Well, I managed to procure some server rack slides. Now I need to figure out how to mount them to the celing and then to the projector.


----------



## Starmaster (Jun 3, 2012)

acpowell said:


> Well, I managed to procure some server rack slides. Now I need to figure out how to mount them to the celing and then to the projector.


Good luck with that and hope you can get it the way you like as i never done something like that before and would not be of much help..:huh:..on it, let us know how you make out on it. 

Edit: Take a look at this wall mount here http://www.htmarket.com/pwa.html and see what you think of it, now if this link is not allowed i apologize in advance. :innocent:


----------



## acpowell (Apr 16, 2012)

I managed to do it! 
I took a set of server rack slides and mounted them side by side (turned them 1/4 turn toward the center) and screwed them into the celling (rafters) then took the board my projector mounts to and screw that onto the free end of the rails. It all worked perfectly although I miss calculated the distance so I am redoing it tonight. I will post photos as soon as it is completed. I believe this is going to work nicely!


----------



## acpowell (Apr 16, 2012)

And it would seem that this was an overelaborate way of finding out that it wasn't going to quite do what I accomplished. Although I technically did get a larger screen, it was a lot of work and only resulted in like a total of 6 inches (3 per side) which in retro spect is not very much. 

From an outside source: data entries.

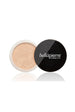 Loose Mineral Foundation - Porcelain by Bellapierre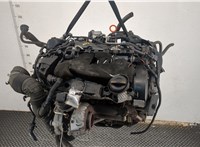  Форсунка топливная Audi TT (8J) 2006-2014 11414745 #6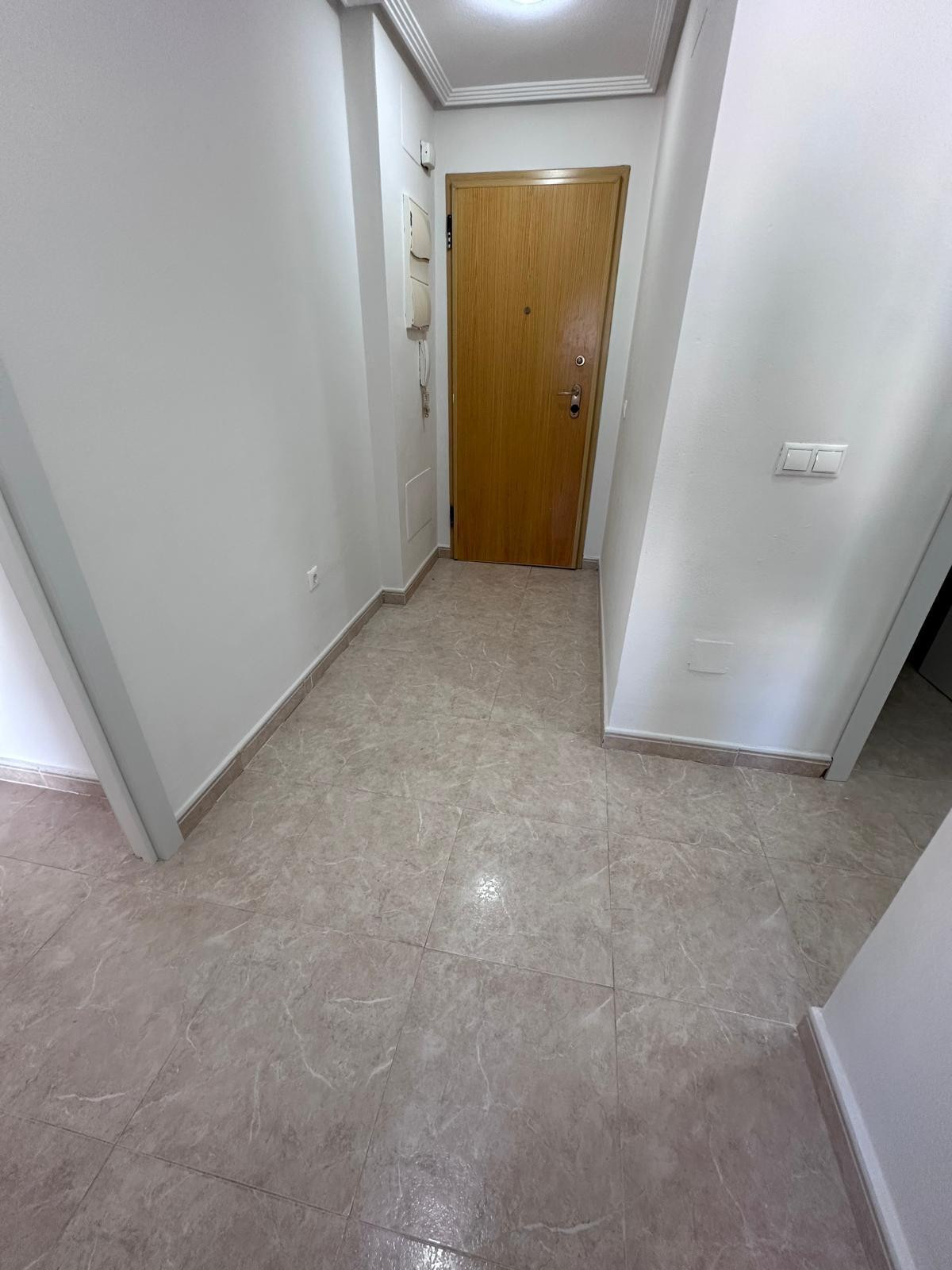 2 Bed Apartment for sale in Villajoyosa Costa Blanca, Alicante, Spain
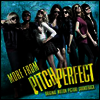 O.S.T. - More From Pitch Perfect (��� ��ġ ����Ʈ) (Soundtrack)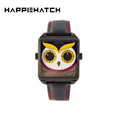 HappieWatch The Night Owl Watch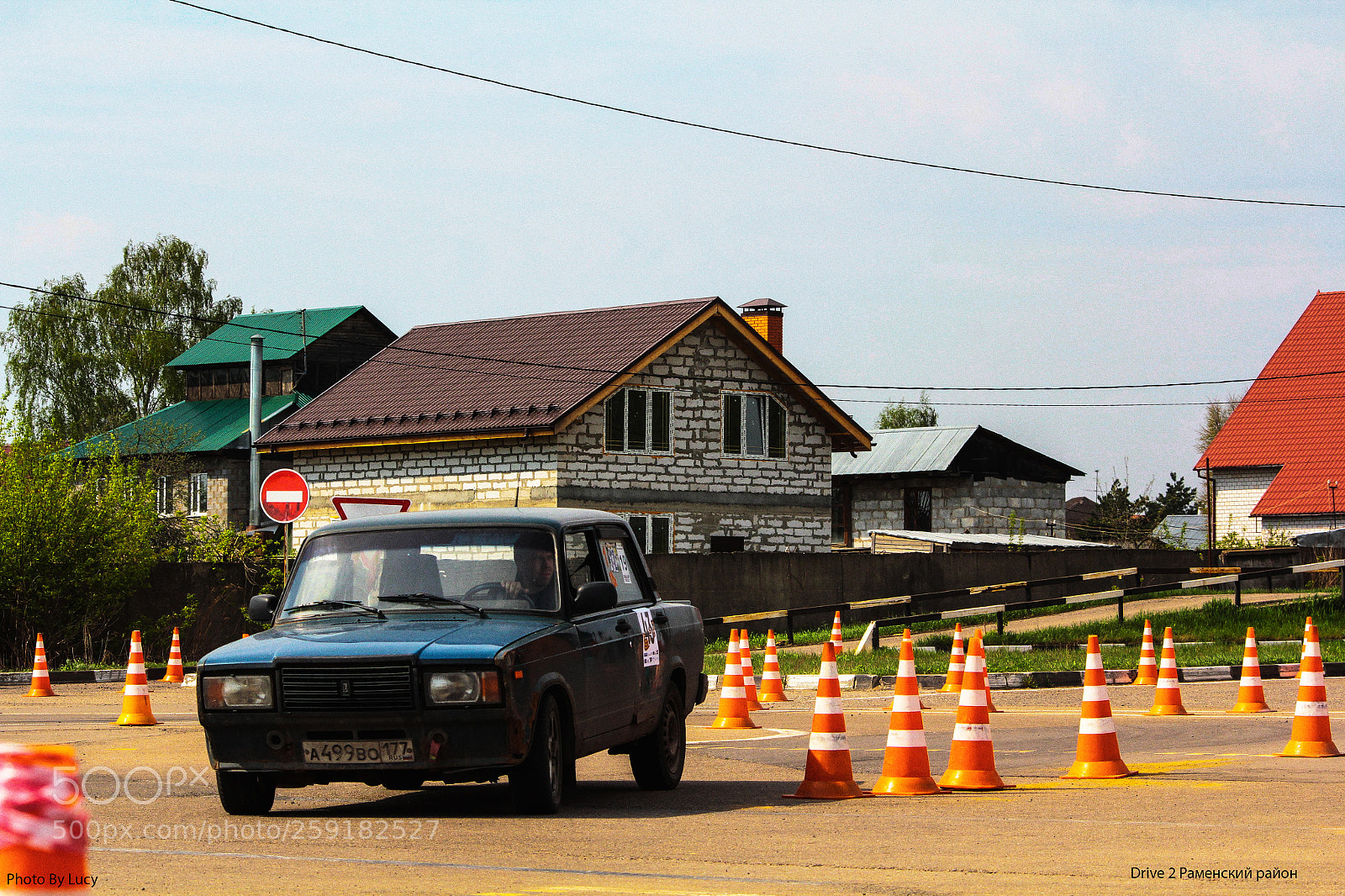 Canon EOS 60D sample photo. Mg photography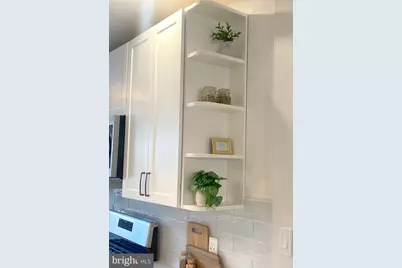 2213 Wilder Street, Philadelphia, PA 19146 - Photo 7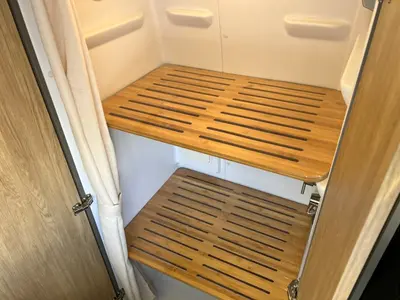 2027 Entegra Coach Launch photo 7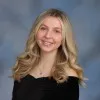 Morgan Helding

Then there was the fact that I needed to point it more toward the celling because it is a upward throwing projector, so I had to mount a piece of 2x4 between the rail and the celling, so now I have this fear that it is going to inadvertently move. Plus now that it is not screwed directly to the rafters there is the possibility that when walking down the steps it will shake slightly not to mention that since it slides out over the steps that you literally can't be larger than an average teenager to get by or you will have to crawl under or slide the projector back in. Oh and the minor thing of me using the wrong screw hole and trying to figure out for 30 minutes why one rail was longer than the other when I knew for a fact they measured the same.

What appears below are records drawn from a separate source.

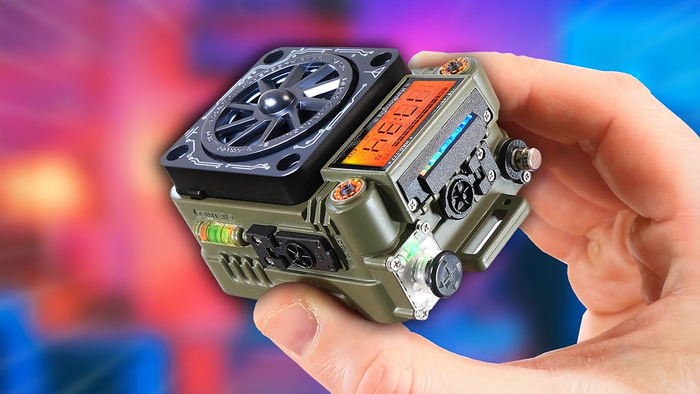 ����� �� ���������� ��������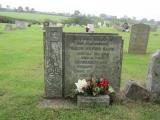 image of grave number 748495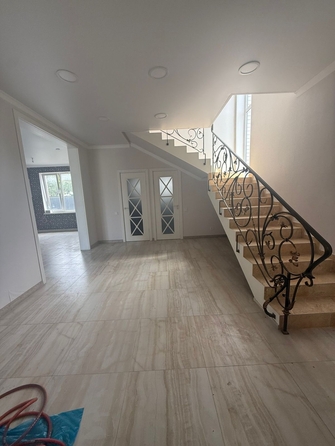 
  Продается дом, 140 м², станица Анапская
. Фото 20.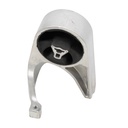 Soporte Motor Trasero Sebring 01-06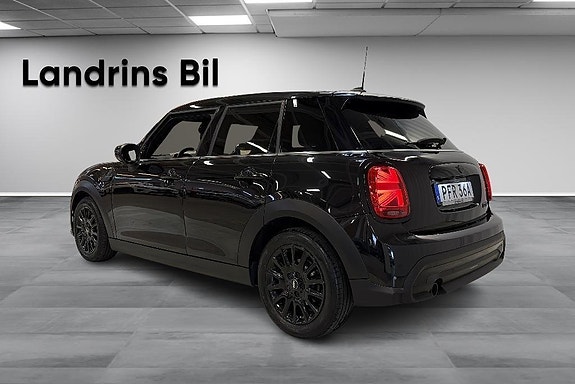 MINI Cooper 6 of 17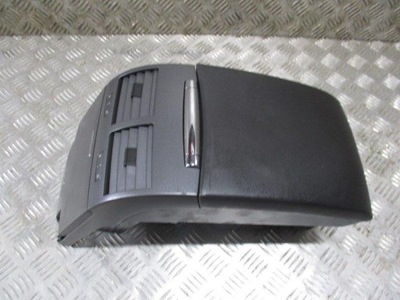 Подлокотник 3d0, 3d0858338, phaeton фото №1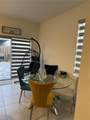 29257 163rd Ct - Photo 8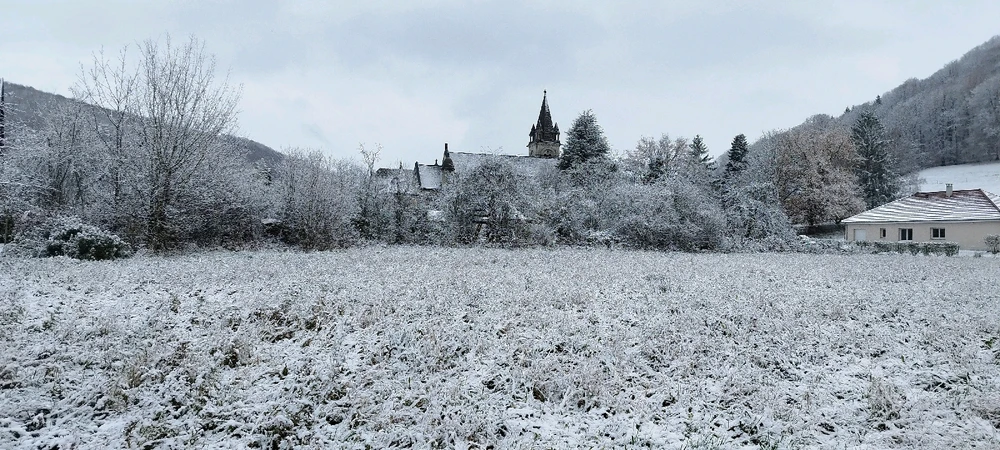 Image ajoutée par Off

Clearly I should have really thought long and hard about this 3 day project. Oh well. Photos to come tonight I hope.


----------



## acpowell (Apr 16, 2012)

*Re: Projector Slide mount (photos)*

Here are the photos I took last night.

*In the closed position:*
  
*Screen Size while in the closed position 
(Yellow border is viewable image/Red Border is actual screen size)*
 
*In the half open, then fully open position*
 
*Screen while in the fully open position*
_(Yellow border is viewable image/Red Border is actual screen size)_


----------



## Starmaster (Jun 3, 2012)

Nice to see acpowell that you got it all together now..and now you can enjoy the movies, games etc..nice job on it. :T


----------



## ManCave (Nov 15, 2010)

I mounted my PJ to a pneumatic cylinder that brings it out of the ceiling and then back up. Think about something like that when you go to finish your ceiling!


----------



## acpowell (Apr 16, 2012)

rental... but yed that is what I plan on doing when I own a home.


----------



## NBPk402 (Feb 21, 2012)

Slick idea! In my last house we cut a hole in the wall and mounted the projector from the closet ceiling projecting through the hole into the Master bedroom. It was really nice to watch a 120" in the MB.


----------